UM NOVO MODELO DE GUERRA – Quando pensávamos que já conhecíamos todos os tipos de guerras, como guerras nucleares, biológicas, químicas, santas, de guerrilha, civis ou frias, eis que surge um novo tipo, que é a guerra de migrantes usados como arma contra a União Europeia. Alexander Lukashenko, no poder há 26 anos, uma vez mais forjou, nas últimas presidenciais de 9 de agosto na Bielorrússia, a sua própria vitória com 80% dos votos contra 10% da sua principal rival, Svetlana Tikhanovskaya, o que tem vindo a ser contestado pela oposição com múltiplas manifestações nas ruas, apesar da repressão das autoridades. A União Europeia também não reconhece o regime nem a legitimidade de Lukashenko, que é considerado como o último ditador europeu, pelo seu estilo de governo autoritário pró-kremlin, que conta com o forte apoio de Vladimir Putin, onde a liberdade de expressão é vigiada com uma situação económica caótica pontuada pela inflação, desemprego e desvalorização da moeda, para além da quase inexistência de investimento estrangeiro, com exceção do da Rússia.
PACOTE DE SANÇÕES – Recorde-se a aterragem forçada e ilegal de um voo da Ryanair em Minsk, a 23 de maio de 2021, que pôs em risco a segurança da aviação, devido à detenção, pelas autoridades bielorrussas, do jornalista Raman Pratasevich e de Sofia Sapega, que despoletou um quarto pacote de sanções da União, com a decisão do Conselho de impor a todas as transportadoras aéreas bielorrussas a proibição de sobrevoar o espaço aéreo da UE e de acesso aos seus aeroportos. As sanções económicas impostas incluem, por seu turno, a proibição de venda, fornecimento, transferência ou exportação direta ou indireta de equipamento, tecnologia ou software destinado principalmente à utilização na monitorização ou interceção da internet e das comunicações telefónicas, e de bens e tecnologias de dupla utilização incluindo uso militar. O comércio de produtos petrolíferos, cloreto de potássio e bens utilizados para a produção ou fabrico de produtos do tabaco também é afetado, sendo ainda o acesso aos mercados de capitais da UE proibido, nomeadamente na área dos seguros e resseguros. O objetivo destas sanções é, para já, bastante pueril porque visa pressionar os dirigentes políticos bielorrussos a iniciarem uma transição democrática pacífica, com a promessa de um plano global de apoio económico.

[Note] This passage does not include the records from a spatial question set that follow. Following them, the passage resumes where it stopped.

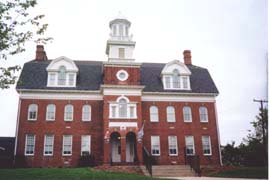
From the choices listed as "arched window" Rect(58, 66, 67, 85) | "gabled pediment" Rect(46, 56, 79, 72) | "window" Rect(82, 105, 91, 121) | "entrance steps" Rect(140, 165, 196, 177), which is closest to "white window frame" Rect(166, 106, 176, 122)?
"entrance steps" Rect(140, 165, 196, 177)

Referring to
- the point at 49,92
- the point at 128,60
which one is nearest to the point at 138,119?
the point at 128,60

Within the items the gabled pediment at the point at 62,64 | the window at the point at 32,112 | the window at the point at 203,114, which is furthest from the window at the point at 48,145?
the window at the point at 203,114

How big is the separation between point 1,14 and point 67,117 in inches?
501

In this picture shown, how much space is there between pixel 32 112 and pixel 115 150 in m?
6.19

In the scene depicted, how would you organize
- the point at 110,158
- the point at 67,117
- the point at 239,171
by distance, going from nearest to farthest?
1. the point at 239,171
2. the point at 110,158
3. the point at 67,117

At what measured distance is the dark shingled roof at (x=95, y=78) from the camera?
2145 cm

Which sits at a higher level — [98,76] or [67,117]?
[98,76]

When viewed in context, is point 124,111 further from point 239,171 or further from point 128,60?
point 239,171

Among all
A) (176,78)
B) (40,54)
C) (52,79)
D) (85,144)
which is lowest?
(85,144)

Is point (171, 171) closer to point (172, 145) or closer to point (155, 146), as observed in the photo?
point (155, 146)

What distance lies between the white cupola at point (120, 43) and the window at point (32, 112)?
6.09m

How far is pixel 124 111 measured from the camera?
67.0 ft

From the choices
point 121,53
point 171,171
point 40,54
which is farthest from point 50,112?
point 171,171

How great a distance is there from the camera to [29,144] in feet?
65.9
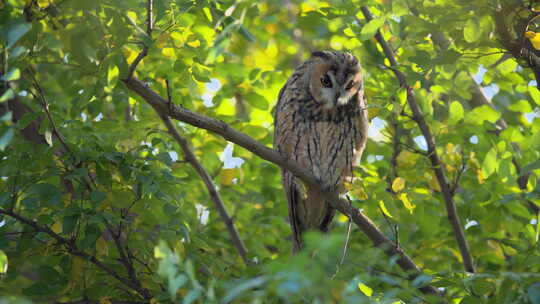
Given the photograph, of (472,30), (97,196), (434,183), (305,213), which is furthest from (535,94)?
(97,196)

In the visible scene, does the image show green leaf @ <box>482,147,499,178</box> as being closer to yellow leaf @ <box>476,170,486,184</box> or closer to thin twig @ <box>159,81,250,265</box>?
yellow leaf @ <box>476,170,486,184</box>

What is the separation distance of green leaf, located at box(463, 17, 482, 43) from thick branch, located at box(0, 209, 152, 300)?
1629mm

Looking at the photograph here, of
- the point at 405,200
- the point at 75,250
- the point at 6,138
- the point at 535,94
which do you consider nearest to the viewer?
the point at 6,138

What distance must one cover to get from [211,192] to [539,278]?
6.52ft

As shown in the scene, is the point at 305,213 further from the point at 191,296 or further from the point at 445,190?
the point at 191,296

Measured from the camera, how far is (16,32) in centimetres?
151

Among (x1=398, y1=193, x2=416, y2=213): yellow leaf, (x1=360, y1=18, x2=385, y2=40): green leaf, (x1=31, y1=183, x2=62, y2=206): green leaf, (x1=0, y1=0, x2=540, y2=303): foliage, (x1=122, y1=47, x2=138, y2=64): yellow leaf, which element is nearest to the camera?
(x1=0, y1=0, x2=540, y2=303): foliage

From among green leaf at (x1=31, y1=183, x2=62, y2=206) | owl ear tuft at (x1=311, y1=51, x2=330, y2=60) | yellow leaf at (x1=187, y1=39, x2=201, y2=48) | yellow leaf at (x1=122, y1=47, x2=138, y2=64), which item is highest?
yellow leaf at (x1=187, y1=39, x2=201, y2=48)

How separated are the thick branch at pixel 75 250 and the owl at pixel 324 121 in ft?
3.67

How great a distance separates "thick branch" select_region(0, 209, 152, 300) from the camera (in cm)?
232

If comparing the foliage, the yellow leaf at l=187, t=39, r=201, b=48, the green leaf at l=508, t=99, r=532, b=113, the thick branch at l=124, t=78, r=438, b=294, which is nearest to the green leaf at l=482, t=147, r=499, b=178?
the foliage

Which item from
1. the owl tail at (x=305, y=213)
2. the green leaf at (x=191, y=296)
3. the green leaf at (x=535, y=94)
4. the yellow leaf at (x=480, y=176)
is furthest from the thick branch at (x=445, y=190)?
the green leaf at (x=191, y=296)

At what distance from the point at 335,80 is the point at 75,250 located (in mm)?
1616

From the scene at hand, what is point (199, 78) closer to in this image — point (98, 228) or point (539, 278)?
point (98, 228)
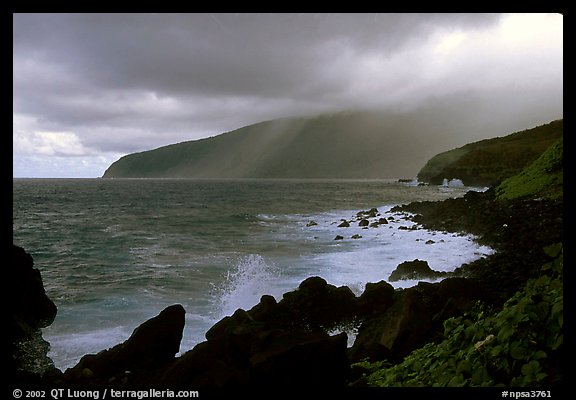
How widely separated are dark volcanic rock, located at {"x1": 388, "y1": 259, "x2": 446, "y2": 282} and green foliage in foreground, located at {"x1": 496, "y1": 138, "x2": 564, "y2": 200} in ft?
38.9

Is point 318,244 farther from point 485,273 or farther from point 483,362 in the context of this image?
point 483,362

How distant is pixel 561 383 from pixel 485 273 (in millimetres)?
9512

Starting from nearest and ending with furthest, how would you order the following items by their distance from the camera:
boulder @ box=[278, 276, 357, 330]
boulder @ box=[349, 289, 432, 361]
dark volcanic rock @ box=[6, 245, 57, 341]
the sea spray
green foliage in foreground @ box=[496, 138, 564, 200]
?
boulder @ box=[349, 289, 432, 361] < boulder @ box=[278, 276, 357, 330] < dark volcanic rock @ box=[6, 245, 57, 341] < the sea spray < green foliage in foreground @ box=[496, 138, 564, 200]

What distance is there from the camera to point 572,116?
4109 millimetres

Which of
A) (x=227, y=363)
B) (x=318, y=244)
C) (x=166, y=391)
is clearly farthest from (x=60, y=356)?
(x=318, y=244)

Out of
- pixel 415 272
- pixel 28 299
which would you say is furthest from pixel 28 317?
pixel 415 272

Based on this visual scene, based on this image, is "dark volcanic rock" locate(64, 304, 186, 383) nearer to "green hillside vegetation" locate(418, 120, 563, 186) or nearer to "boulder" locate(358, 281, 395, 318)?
"boulder" locate(358, 281, 395, 318)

NOVA CRISE MIGRATÓRIA – Mas estas sanções só atiçaram a Bielorrússia a retaliar, com o objetivo de desestabilizar a UE, com um esquema inteligentemente maquiavélico, que foi o de trazer milhares de migrantes em situação de fragilidade, vindos sobretudo do Médio Oriente, como Iraque, Síria e Afeganistão, com o objetivo de os encorajar a entrar em território europeu.
Contudo, penso que ao contrário de minar a solidariedade europeia, este esquema migratório só a reforça, nomeadamente no caso da Polónia. Depois de anos a lutar contra as regras de solidariedade da União, nomeadamente no campo da migração, desafiando mesmo o direito europeu e o princípio do primado, a Polónia precisa agora da Europa e esta da Polónia. O presidente do Conselho Europeu, Charles Michel, deslocou-se mesmo a Varsóvia para expressar toda a solidariedade do bloco europeu, o mesmo tendo acontecido com a NATO. Outros países como a Lituânia, Estónia e Letónia também condenaram este ataque por parte do regime bielorrusso, que representa uma ameaça à segurança europeia e que pode mesmo derivar para um confronto militar.
A GUERRA ENERGÉTICA – Porém Lukashenko não se ficou por aqui e tenta outra guerra, a energética, ao ameaçar interromper a passagem do gás natural para a Europa, com o corte de abastecimento através do gasoduto de Yamal, que transporta gás natural vindo da Rússia, passando pela Bielorrússia antes de chegar à Polónia e à Alemanha. Para se entender a dimensão da ameaça, basta dizer que um terço do gás natural que o bloco comunitário consome é proveniente da Rússia.
Esta verdadeira guerra que utiliza migrantes inocentes e frágeis, a juntar à guerra energética de Minsk, pode ter a virtualidade de unir os europeus que têm estado bastas vezes desavindos, em vez de os desestabilizar, nomeadamente em matéria de migrações. Nada como uma ameaça externa para unir os Estados no plano interno, o que se começa já a verificar a nível da União Europeia.